2009年05月27日

プリズム矯正〜「あなたの信じる宗教は?」

先日ご来店された横田さんとの話のなかで…

横田さん
「原さんの信じている宗教は何ですか?」


「???…」

横田さん
「いやいや、プリズム矯正の話です。」

なぜ、こういうやり取りなのかというと…
斜位矯正の方法、考え方には様々な方法や考え方があり
「斜位は完全矯正」を基本方針とするドイツ式の考え方と、
検査方法やアプローチの仕方が違うアメリカ式などがあります。

日本にドイツのポラテストが紹介されて以来、多くの眼鏡店でポラテストの考えに基づく斜位へのアプローチが普及しましたし、その後、アメリカでのオプトメロリーを勉強されたかたがたによって、アメリカ式の斜位へのアプローチ方法が多く紹介されました。

そういった背景があり、「斜位は完全矯正が基本」という考え方と、「斜位は必要最低限のプリズム処方」という考え方がありますので、その考え方によってプリズム処方をする割合は、その眼鏡店によって差がでてきます。
(中には、輻輳余力など考えずに、斜位が検出されればプリズム矯正というような人もいますが)
20数年前には、日眼研でドイツ式とアメリカ式の討論会があり、対決ムードの中、激論が交わされたそうですが、検査方法や処方方針に違いがあり、話がかみ合いにくかったそうです。
斜位矯正にはそのような背景があり、先の横田さんの問いになったわけです。

私は、てっきり…
「仏教です。」と答えそうになりました。

このドイツのポラテストは、日常自然視に近い状態で斜位測定ができる斜位の検査方法ですが、ポラテストの考案者であるドイツのハーゼ博士は、ポラテストで検出された斜位は完全矯正するというのが基本的な考え方のようです。
(もっとも、ポラテストには様々な検査項目や、ノウハウがあり一言で説明できるほど単純ではありませんし、近年ではアメリカで勉強されてくる技術者も多く、アメリカ式のアプローチも取り入れているようです。)

数十年前に日本にポラテストが紹介された当時は、日本各地で講習会が開催され、その時のハーゼ流の考え方が根強く、斜位は完全矯正の方針をとる眼鏡技術者も多いようです。

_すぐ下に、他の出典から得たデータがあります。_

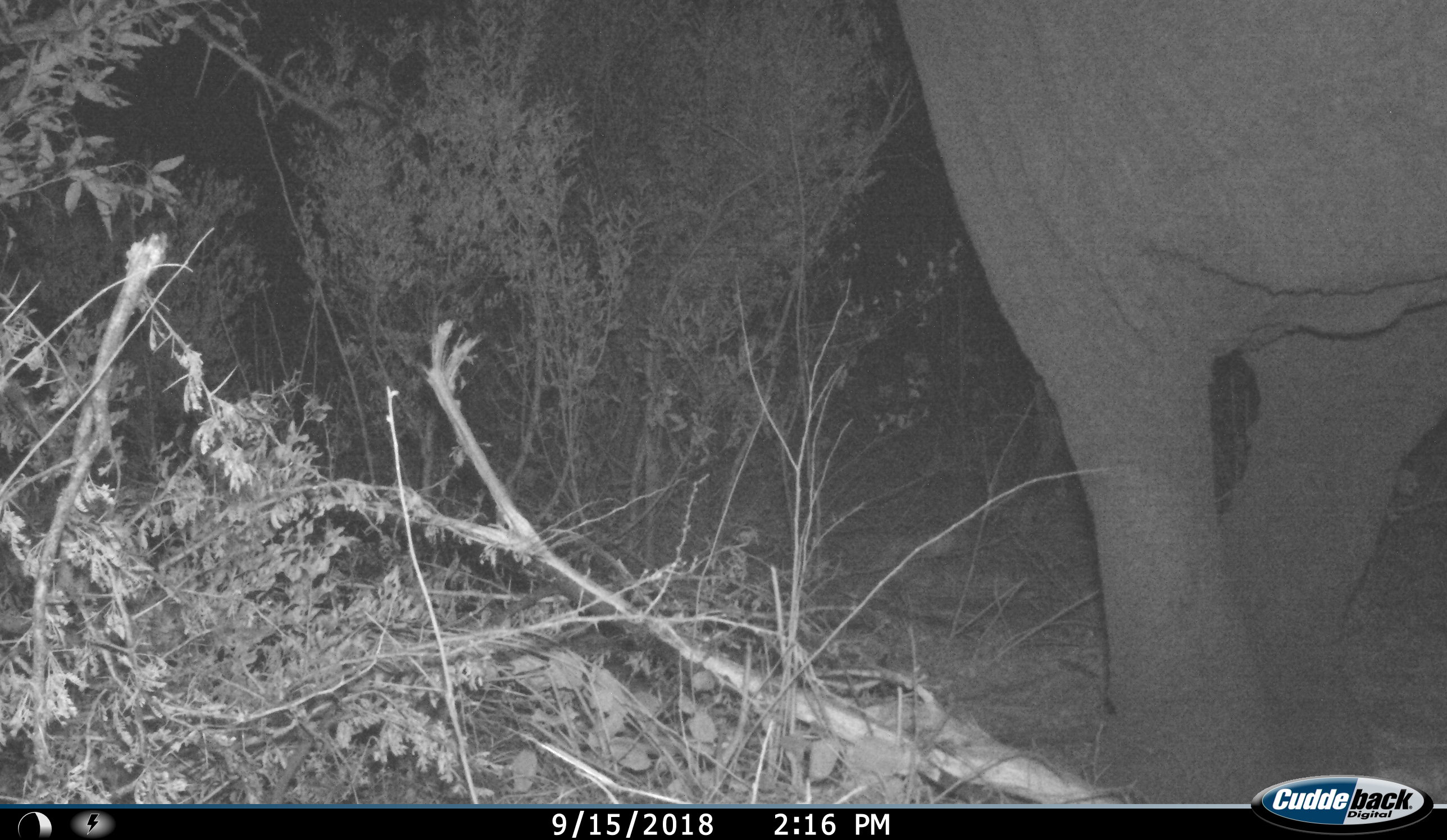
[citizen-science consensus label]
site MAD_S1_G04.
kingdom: Animalia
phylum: Chordata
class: Mammalia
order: Proboscidea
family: Elephantidae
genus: Loxodonta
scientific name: Loxodonta africana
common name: african bush elephant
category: elephant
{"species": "elephant (african bush elephant) (Loxodonta africana)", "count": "1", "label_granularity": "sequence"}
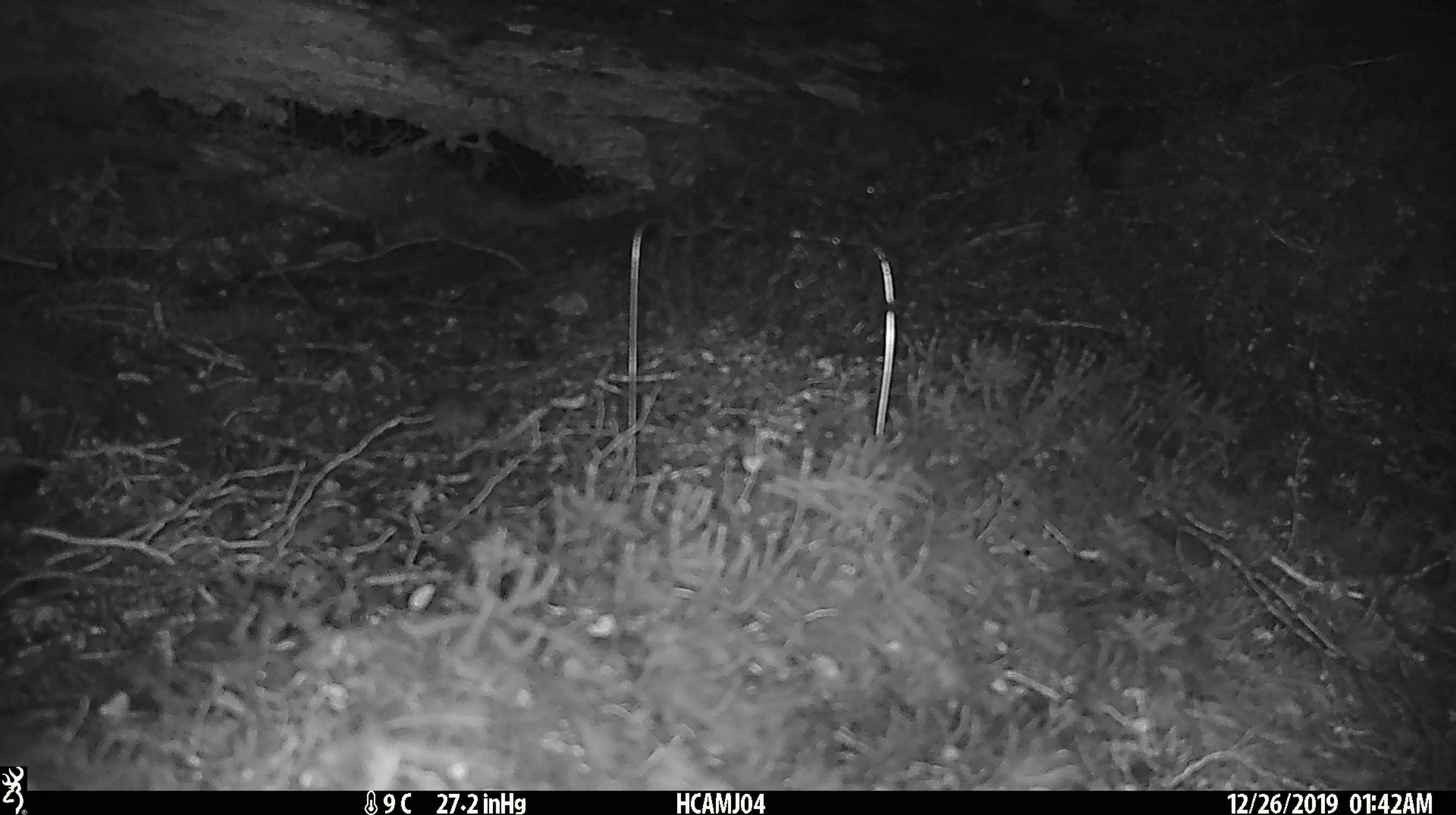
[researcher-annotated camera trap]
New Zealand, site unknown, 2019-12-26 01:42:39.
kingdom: Animalia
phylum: Chordata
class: Mammalia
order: Rodentia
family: Muridae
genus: Mus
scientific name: Mus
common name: mouse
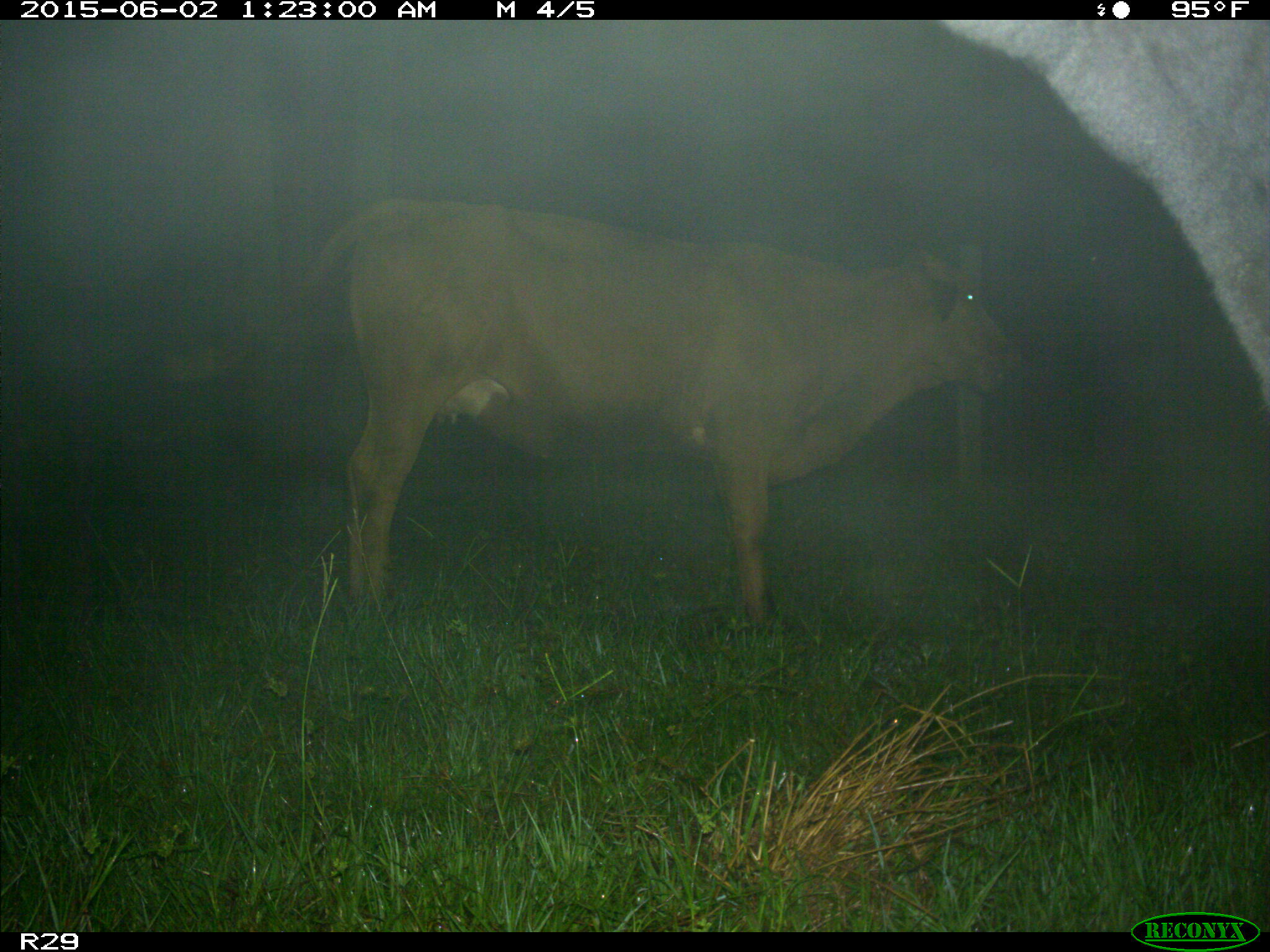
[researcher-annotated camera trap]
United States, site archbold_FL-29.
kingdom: Animalia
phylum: Chordata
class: Mammalia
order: Artiodactyla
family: Bovidae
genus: Bos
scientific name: Bos taurus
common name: domestic cow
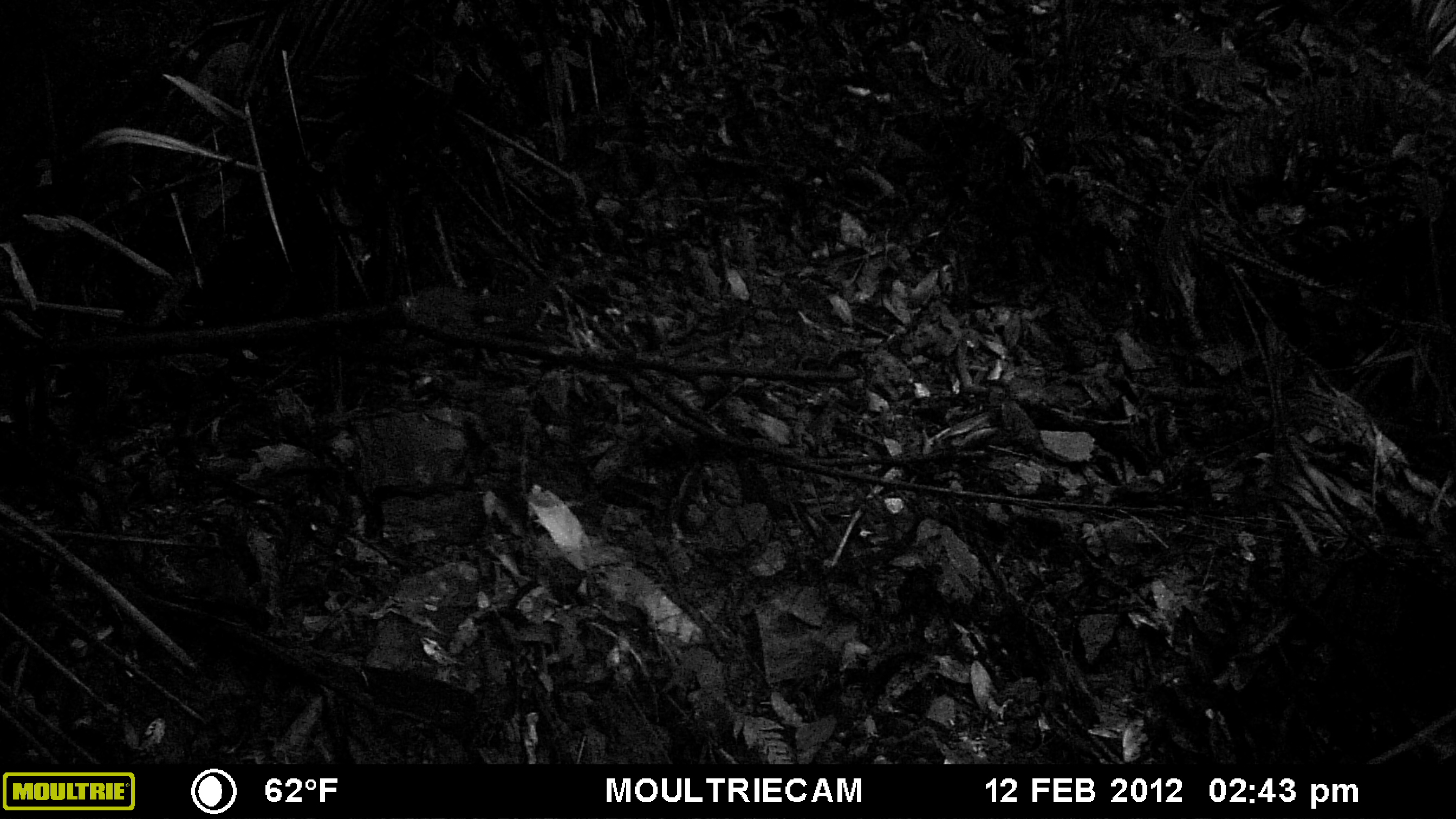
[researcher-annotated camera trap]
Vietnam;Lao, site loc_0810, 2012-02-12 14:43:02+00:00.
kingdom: Animalia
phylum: Chordata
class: Mammalia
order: Rodentia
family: Sciuridae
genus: Sciurus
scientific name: Sciurus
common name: squirrel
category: unidentified squirrel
Unidentified squirrel (squirrel) (Sciurus). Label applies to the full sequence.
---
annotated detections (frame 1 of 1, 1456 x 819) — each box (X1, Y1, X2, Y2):
unidentified squirrel: (396, 260, 563, 336)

それで、実際にプリズム処方をするのは何パーセントあるのかということを話ていたのですが、私の場合は10パーセント程度あるように思えました。

横田さんは5パーセントくらいで、10パーセントまではいかないと言われていましたが、よくよく考えてみれば、当店の場合、深視力検査が合格しないかたや目の疲れでパソコンメガネを求められるかた、または、目の疲れなどの症状を改善したくて、ネットを見て来られるかたが多く、最近は上斜位をプリズム矯正することが多くなっていたからのようです。

左右の視線の向きが、上下にずれる斜位を上斜位といいますが、その場合は、プリズム矯正が効果的です。

また、視線の向きが横方向にずれる、外斜位や内斜位は、眼を動かす筋肉の余力を活かすことも可能ですし、ピント調節の量でも水平方向の斜位の量は変化しますし、眼鏡レンズを装用することにより生じる光学的なプリズムで緩和できる場合もありますので、必ずしも水平方向の斜位は完全矯正をしなくてもよいように思えます。

しかし、近視が多い日本人よりも、遠視の多い西洋人の方が、内斜位も多いようですから、おのずと水平方向のプリズム矯正が増えるのではないか、とも思えます。

眼鏡は奥が深いな〜

この方々は凄いですよ↓

グラスギャラリー
http://nara.areablog.jp/blog/1000005422/p10063403c.html

オプト・アイランド
http://oe.tea-nifty.com/opteyeland/2008/08/post_cb83.html
posted by yasuhiro hara at 17:23| Comment(1) | TrackBack(0) | 検査VT
この記事へのコメント
タイトルにはどっきりとしました。^^
でも、ホントに奥が深いのですね〜。
ところで、新しく作っていただいたメガネは、以前のものとくらべて
素材のせいか、フィット感にあまり不具合を感じなくなりました。
以前はすぐに調整が必要な感じになっていたのに、違いにびっくりしています。
フィットしているのは喜ばしいことなのですが、
お店にうかがえる機会が減ってしまっていることは残念です。